*Explore the material:*
a) According to the ObjectPath tutorial, which package must be installed to use localization features?
b) Continue the ObjectPath tutorial from where it stops, picking up after the last string example.

*Excerpt provided:*
=== Section Start ===

Warning! WORK IN PROGRESS!
This tutorial is a stub. If you’d like to help writing it, fork ObjectPath on Github and submit a pull request.
We’ll work with the following JSON document:
{ "store": { "book": [ { "category": "reference", "author": "Nigel Rees", "title": "Sayings of the Century", "price": 8.95 }, { "category": "fiction", "author": "Evelyn Waugh", "title": "Sword of Honour", "price": 12.99 }, { "category": "fiction", "author": "Herman Melville", "title": "Moby Dick", "isbn": "0-553-21311-3", "price": 8.99 }, { "category": "fiction", "author": "J. R. R. Tolkien", "title": "The Lord of the Rings", "isbn": "0-395-19395-8", "price": 22.99 } ] } }
Installing and running
Python
Install the newest version from GitHub:
$ git clone https://github.com/adriank/ObjectPath.git $ cd ObjectPath $ python shell -h usage: shell [-h] [-u URL] [-xml] [-d] [FILE] Command line options positional arguments: FILE File name optional arguments: -h, --help show this help message and exit -u URL, --url URL URL containing JSON document. -xml [EXPERIMENTAL] Expect XML input. -d, --debug Debbuging on/off.
To use localization features you need python-tz package installed on your machine.
You can also run ObjectPath in PyPy, the faster Python implementation:
pypy objectpath
Heads up! You can try ObjectPath without installing it on your box (though with limited functionality!). Open a developer console of your choice (right click here and click inspect element, then console) and use ObjectPath JavaScript implementation to test the language . Just write:
op.exe("2+2")
Basics
Before getting your hands dirty read through the language basics, even if you’re an experienced programmer – some sugar can be found here.
Basic arithmetics
ObjectPath supports common arithmetics:
- addition (+)
- subtraction (-)
- multiplication (*)
- division (/)
2+2*2 -> 6 (2+2)*2 -> 8 8/5 -> 1.6 17 % 3 -> 2 #remainder of division
Working with strings
ObjectPath provides a range of tools to manipulate strings. Strings are written as:
"text" or 'text'
Strings can be concatenated by +
sign:
"Hello "+"World!" -> "Hello World!"
Numbers can be concatenated with strings if string is on the left-hand side of + sign
"Hello "+2+"!" -> "Hello 2!" 2+" Hello!" -> error (in JS you'll see NaN, which is a bug) ""+2+" Hello!" -> "2 Hello!"
In the Python version of ObjectPath it’s also possible to do some crazy things like:
3*"a" -> "aaa" "Hello %s"%"World!" -> "Hello World!"

=== Section End ===

*Dataset section:*
=== Section Start ===

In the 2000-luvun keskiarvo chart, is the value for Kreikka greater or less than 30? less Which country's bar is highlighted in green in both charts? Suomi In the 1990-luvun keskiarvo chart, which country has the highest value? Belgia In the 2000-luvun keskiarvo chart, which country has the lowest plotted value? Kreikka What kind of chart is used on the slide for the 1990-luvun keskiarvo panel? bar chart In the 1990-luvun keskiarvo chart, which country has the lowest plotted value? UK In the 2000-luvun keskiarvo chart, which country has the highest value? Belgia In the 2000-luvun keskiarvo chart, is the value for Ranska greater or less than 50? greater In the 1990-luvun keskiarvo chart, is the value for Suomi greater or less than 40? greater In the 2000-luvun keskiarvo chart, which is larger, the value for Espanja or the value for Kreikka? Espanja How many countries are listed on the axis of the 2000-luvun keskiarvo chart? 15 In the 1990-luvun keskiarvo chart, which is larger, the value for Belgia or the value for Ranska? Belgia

=== Section End ===

*Answers to the tasks:*
a) The python-tz package.

b)
To access specific parts of the string, use the following:
# To get the first character of the string "Hello World!"[0] -> "H" # We count letters starting from 0! # To get the last character of a string: "Hello World!"[-1] -> "!" # To get the substring "Word" slice("Hello World!",[6,11]) -> "World" # or in the Javascript version: "Hello World!"[6:11] -> "World"
ObjectPath also offers a vast range of functions that can do the following tricks on strings (currently available only in the Python version):
len("Hello") -> 5 upper("Hello") -> "HELLO" lower("Hello") -> "hello" title("Hello world") -> "Hello World" capitalize("hello world") -> "Hello world" split("hello world"," ") -> ["Hello","world"] replace("hello world!","world","moon") -> "Hello moon!" # replace can also take advantage of regular expressions replace("hello world!","l[^l]","r") -> "Helr worr!"
Functions can be nested:
upper(replace("hello world!","world","moon")) -> "HELLO MOON!"
Simple queries
Putting the boring stuff aside we fast forward to queries. Simple queries starts with $
character. It indicates the root of the document. To show the whole document write:
$
ObjectPath is like paths to files in your operating system. .
means we want to go one level deeper in JSON document (equivalent to / on Unix/Mac or \ on Windows in the paths to files).
$.store.book
This returns an array. You can select a specific element from it, filter etc:
$.store.book[1] # get the second book $.store.book[-1] # get the last book $.store.book[2:4] # get the 3rd and 4th book
We can also get specific elements based on their properties:
$.store.book[@.price is 0.99] # get books of price 0.99
@
points to the current element from books. In other words, [
iterates over the array of books and for each element checks if condition inside square parenthesis is met. @
tells ObjectPath that price
is an property of each book, not a string.
To make it even more interesting we can filter it even further by getting only the specific fields from results:
$.store.book[@.price is 0.99].(price, isbn) # WARNING! works only in Python verion! filter attributes from the result
When we don’t know where in the document are prices, we can search for all of them by:
$..price # searches for any attribute named price in the document $..price[@ > 0.99] # returns all prices greater than 0.99
In the last example we used @
to indicate current element of an array of prices.